# Passage provided
Item 1.01. Entry into a Material Definitive Agreement.

 

The description of the amended executive employment agreement set forth below in Item 5.02 of this Current Report on Form 8-K is incorporated by reference into this Item 1.01.

 

Item 5.02. Departure of Directors or Principal Officers; Election of Directors; Appointment of Principal Officers.

 

On August 29, 2024, the Company entered into an amended employment agreement with Sundie Seefried, the Company’s Chief Executive Officer and a member of the Company’s board of directors. The amended agreement restructured Ms. Seefried’s compensation to better align with the Company’s revenue performance, and facilitated business continuity by further staggering executive officer contract expirations.

 

Original Employment Agreement

 

As further described in the Company’s Current Report on Form 8-K filed with the U.S. Securities and Exchange Commission (the “SEC”), on February 11, 2022, concurrently with entering into that certain Unit Purchase Agreement by and among the Company, 5AK, LLC, SHF, LLC d/b/a Safe Harbor Financial, SHF Holding Co., LLC, and Partner Colorado Credit Union, the Company entered into an Executive Employment Agreement with Ms. Seefried, which became effective upon the closing of the business combination contemplated by the aforementioned Unit Purchase Agreement on September 28, 2022.

 

A summary of Ms. Seefried’s executive employment agreement can be found in Amendment No.1 to the Company’s Definitive Proxy Statement on Schedule 14A, filed with the SEC on May 10, 2024. The Company’s original employment agreement with Ms. Seefried is filed as Exhibits 10.1 to this Current Report on Form 8-K and is incorporated by reference herein.

 

Employment Agreement Amendments

 

The amendment to Ms. Seefried’s Executive Employment Agreement extends the term of her employment through September 28, 2025, at a reduced annual base salary of $100,000. This base salary may be supplemented through a performance bonus rewarding increases in the Company’s future core revenue from the 2023 fourth quarter. Core revenue includes income derived from the Company’s deposit, activity and onboarding services, investments, and credit services.

# Excerpted data
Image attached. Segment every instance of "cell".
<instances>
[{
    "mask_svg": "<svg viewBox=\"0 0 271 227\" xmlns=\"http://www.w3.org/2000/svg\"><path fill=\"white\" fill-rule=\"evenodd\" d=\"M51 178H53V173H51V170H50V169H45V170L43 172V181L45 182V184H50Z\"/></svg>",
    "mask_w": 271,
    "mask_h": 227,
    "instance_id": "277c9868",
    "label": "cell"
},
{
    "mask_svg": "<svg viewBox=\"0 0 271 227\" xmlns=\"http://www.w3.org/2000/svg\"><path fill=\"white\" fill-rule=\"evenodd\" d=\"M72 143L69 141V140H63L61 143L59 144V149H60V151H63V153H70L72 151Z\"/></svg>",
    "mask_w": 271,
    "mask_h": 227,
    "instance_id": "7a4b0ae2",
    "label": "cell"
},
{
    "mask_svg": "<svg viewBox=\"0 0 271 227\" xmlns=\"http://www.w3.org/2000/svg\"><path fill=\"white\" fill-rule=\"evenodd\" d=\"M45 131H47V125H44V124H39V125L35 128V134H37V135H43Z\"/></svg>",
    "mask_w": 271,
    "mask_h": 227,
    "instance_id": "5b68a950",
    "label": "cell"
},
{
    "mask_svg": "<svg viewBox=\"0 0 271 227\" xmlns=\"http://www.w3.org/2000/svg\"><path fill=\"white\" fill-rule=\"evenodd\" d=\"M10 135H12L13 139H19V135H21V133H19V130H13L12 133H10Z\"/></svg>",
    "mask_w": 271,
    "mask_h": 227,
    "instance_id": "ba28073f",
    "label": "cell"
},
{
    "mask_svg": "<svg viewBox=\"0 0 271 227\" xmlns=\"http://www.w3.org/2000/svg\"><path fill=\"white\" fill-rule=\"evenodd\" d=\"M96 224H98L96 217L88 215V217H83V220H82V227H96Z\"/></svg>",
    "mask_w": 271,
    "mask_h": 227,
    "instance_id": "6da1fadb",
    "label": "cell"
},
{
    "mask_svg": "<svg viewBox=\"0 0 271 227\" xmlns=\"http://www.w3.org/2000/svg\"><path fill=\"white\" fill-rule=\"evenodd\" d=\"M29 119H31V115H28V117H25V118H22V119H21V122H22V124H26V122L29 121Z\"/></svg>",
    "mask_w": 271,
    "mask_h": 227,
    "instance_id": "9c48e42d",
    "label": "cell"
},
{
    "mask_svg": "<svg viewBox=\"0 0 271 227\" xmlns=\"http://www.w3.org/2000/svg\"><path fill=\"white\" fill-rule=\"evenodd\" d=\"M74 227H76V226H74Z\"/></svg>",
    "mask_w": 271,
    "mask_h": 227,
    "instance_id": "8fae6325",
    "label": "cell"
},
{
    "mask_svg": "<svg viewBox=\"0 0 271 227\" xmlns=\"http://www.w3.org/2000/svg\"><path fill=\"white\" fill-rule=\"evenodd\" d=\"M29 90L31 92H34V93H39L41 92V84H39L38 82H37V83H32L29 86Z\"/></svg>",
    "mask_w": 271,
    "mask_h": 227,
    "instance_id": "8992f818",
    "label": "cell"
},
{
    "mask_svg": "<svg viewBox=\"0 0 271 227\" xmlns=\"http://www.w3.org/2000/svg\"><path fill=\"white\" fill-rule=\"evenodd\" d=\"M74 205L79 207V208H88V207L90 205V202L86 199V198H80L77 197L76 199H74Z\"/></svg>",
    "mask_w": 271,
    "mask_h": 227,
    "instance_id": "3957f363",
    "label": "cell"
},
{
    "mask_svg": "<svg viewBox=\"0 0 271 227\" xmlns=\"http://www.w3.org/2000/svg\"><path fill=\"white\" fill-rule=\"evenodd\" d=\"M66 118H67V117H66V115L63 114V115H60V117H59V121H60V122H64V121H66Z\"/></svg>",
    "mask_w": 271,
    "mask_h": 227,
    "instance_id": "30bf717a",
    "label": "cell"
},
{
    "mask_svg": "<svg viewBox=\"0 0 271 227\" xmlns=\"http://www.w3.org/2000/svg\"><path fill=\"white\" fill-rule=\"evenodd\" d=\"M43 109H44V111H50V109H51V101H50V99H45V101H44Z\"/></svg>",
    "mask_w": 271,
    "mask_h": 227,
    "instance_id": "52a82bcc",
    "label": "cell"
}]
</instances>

# Tasks to perform
**a.** From the Form 8-K excerpt, reproduce verbatim the part that opens with the words containing "The amendment to" and closes with "and credit services.".
**b.** Under the amended agreement described in the Form 8-K excerpt, what is Ms. Seefried's reduced annual base salary?

# Expected results
**a.**
The amendment to Ms. Seefried’s Executive Employment Agreement extends the term of her employment through September 28, 2025, at a reduced annual base salary of $100,000. This base salary may be supplemented through a performance bonus rewarding increases in the Company’s future core revenue from the 2023 fourth quarter. Core revenue includes income derived from the Company’s deposit, activity and onboarding services, investments, and credit services.

**b.** $100,000